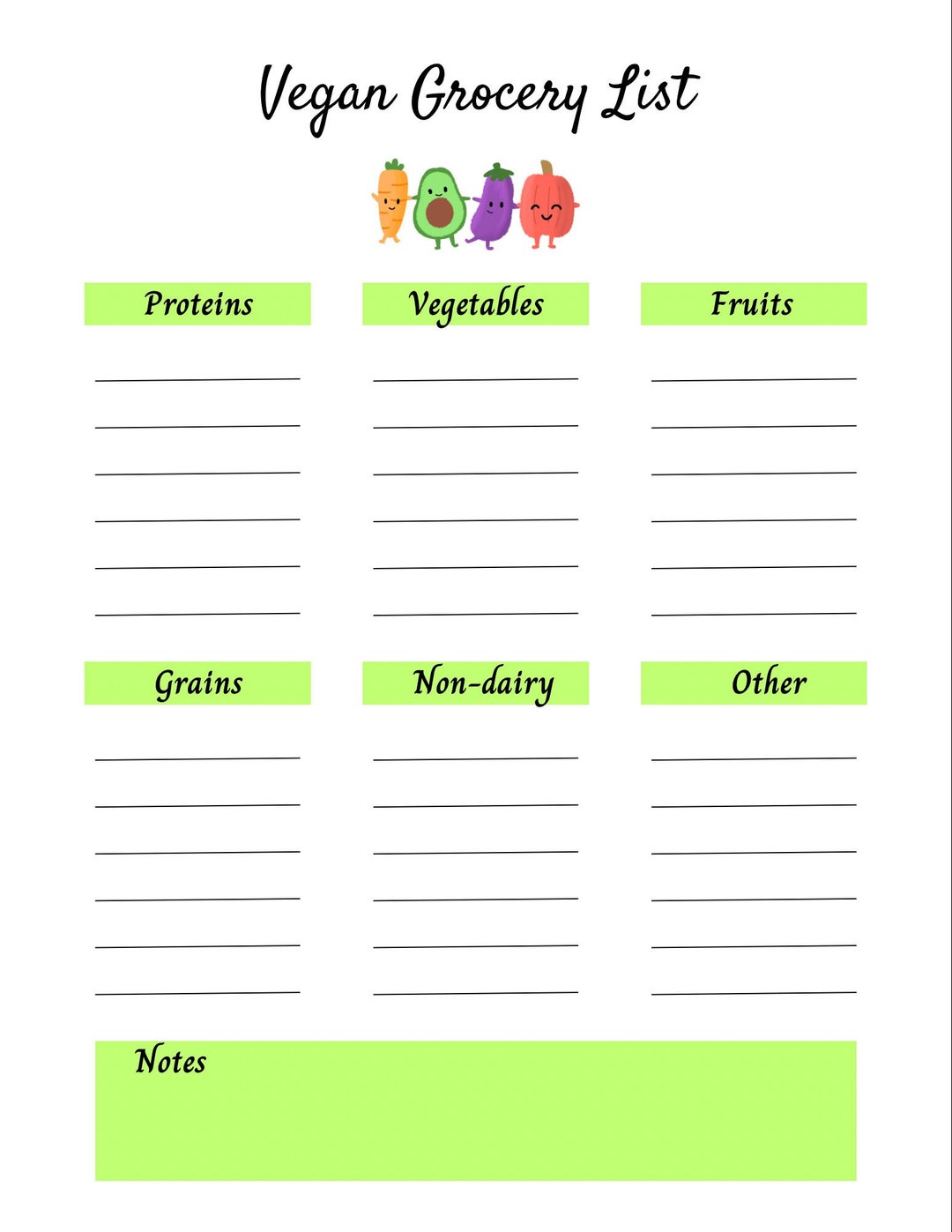 Vegan Grocery List

Proteins

Vegetables

Fruits

Grains

Non-dairy

Other

Notes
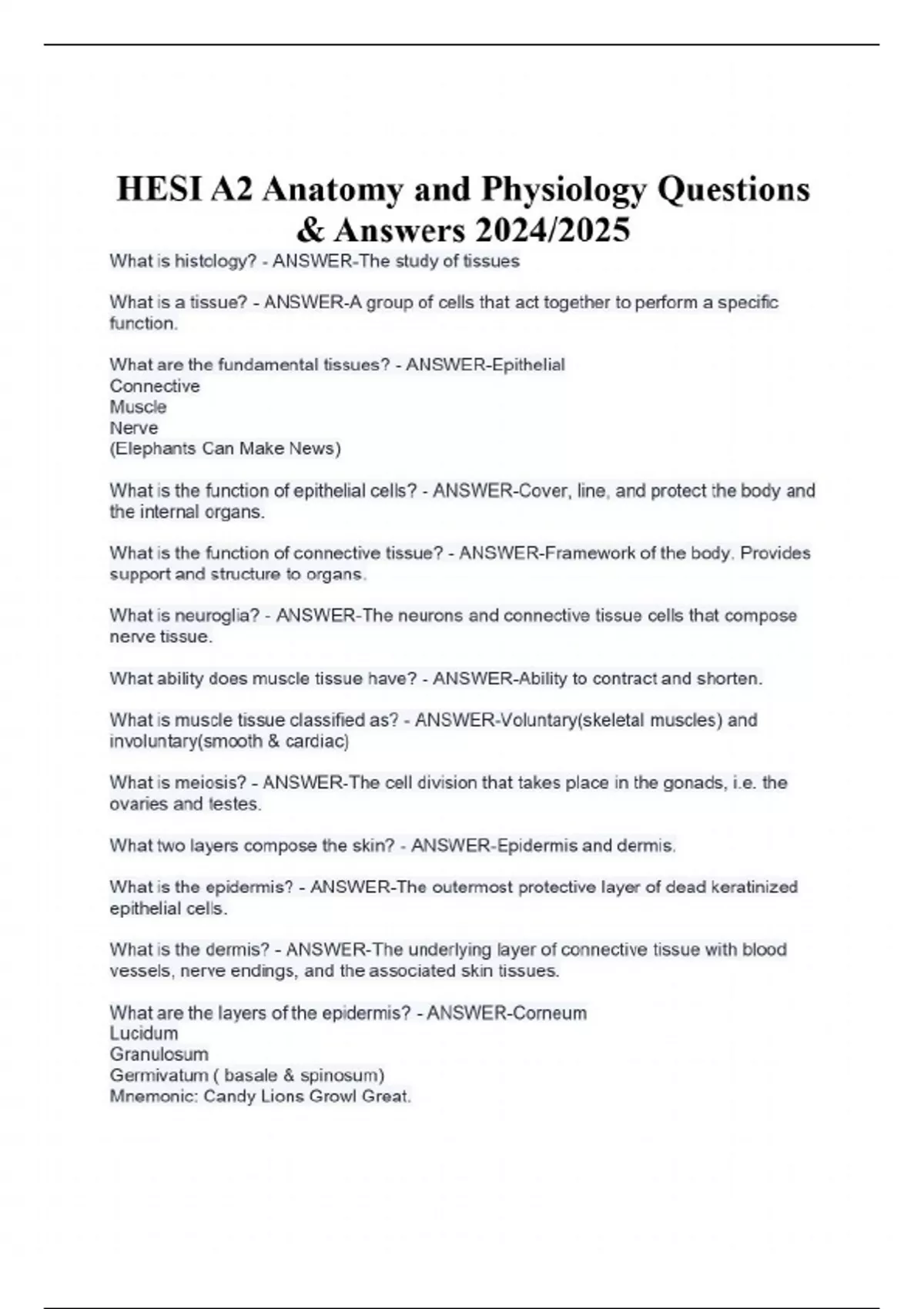 HESI A2 Anatomy and Physiology Questions & Answers 2024/2025

What is histology? - ANSWER-The study of tissues

What is a tissue? - ANSWER-A group of cells that act together to perform a specific function.

What are the fundamental tissues? - ANSWER-Epithelial
Connective
Muscle
Nerve
(Elephants Can Make News)

What is the function of epithelial cells? - ANSWER-Cover, line, and protect the body and the internal organs.

What is the function of connective tissue? - ANSWER-Framework of the body. Provides support and structure to organs.

What is neuroglia? - ANSWER-The neurons and connective tissue cells that compose nerve tissue.

What ability does muscle tissue have? - ANSWER-Ability to contract and shorten.

What is muscle tissue classified as? - ANSWER-Voluntary(skeletal muscles) and involuntary(smooth & cardiac)

What is meiosis? - ANSWER-The cell division that takes place in the gonads, i.e. the ovaries and testes.

What two layers compose the skin? - ANSWER-Epidermis and dermis.

What is the epidermis? - ANSWER-The outermost protective layer of dead keratinized epithelial cells.

What is the dermis? - ANSWER-The underlying layer of connective tissue with blood vessels, nerve endings, and the associated skin tissues.

What are the layers of the epidermis? - ANSWER-Corneum
Lucidum
Granulosum
Germivatum ( basale & spinosum)
Mnemonic: Candy Lions Growl Great.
########
- Work order -
Output the entries above verbatim. Omit the images.

- Solution for this task -
 Vegan Grocery List

Proteins

Vegetables

Fruits

Grains

Non-dairy

Other

Notes
 HESI A2 Anatomy and Physiology Questions & Answers 2024/2025

What is histology? - ANSWER-The study of tissues

What is a tissue? - ANSWER-A group of cells that act together to perform a specific function.

What are the fundamental tissues? - ANSWER-Epithelial
Connective
Muscle
Nerve
(Elephants Can Make News)

What is the function of epithelial cells? - ANSWER-Cover, line, and protect the body and the internal organs.

What is the function of connective tissue? - ANSWER-Framework of the body. Provides support and structure to organs.

What is neuroglia? - ANSWER-The neurons and connective tissue cells that compose nerve tissue.

What ability does muscle tissue have? - ANSWER-Ability to contract and shorten.

What is muscle tissue classified as? - ANSWER-Voluntary(skeletal muscles) and involuntary(smooth & cardiac)

What is meiosis? - ANSWER-The cell division that takes place in the gonads, i.e. the ovaries and testes.

What two layers compose the skin? - ANSWER-Epidermis and dermis.

What is the epidermis? - ANSWER-The outermost protective layer of dead keratinized epithelial cells.

What is the dermis? - ANSWER-The underlying layer of connective tissue with blood vessels, nerve endings, and the associated skin tissues.

What are the layers of the epidermis? - ANSWER-Corneum
Lucidum
Granulosum
Germivatum ( basale & spinosum)
Mnemonic: Candy Lions Growl Great.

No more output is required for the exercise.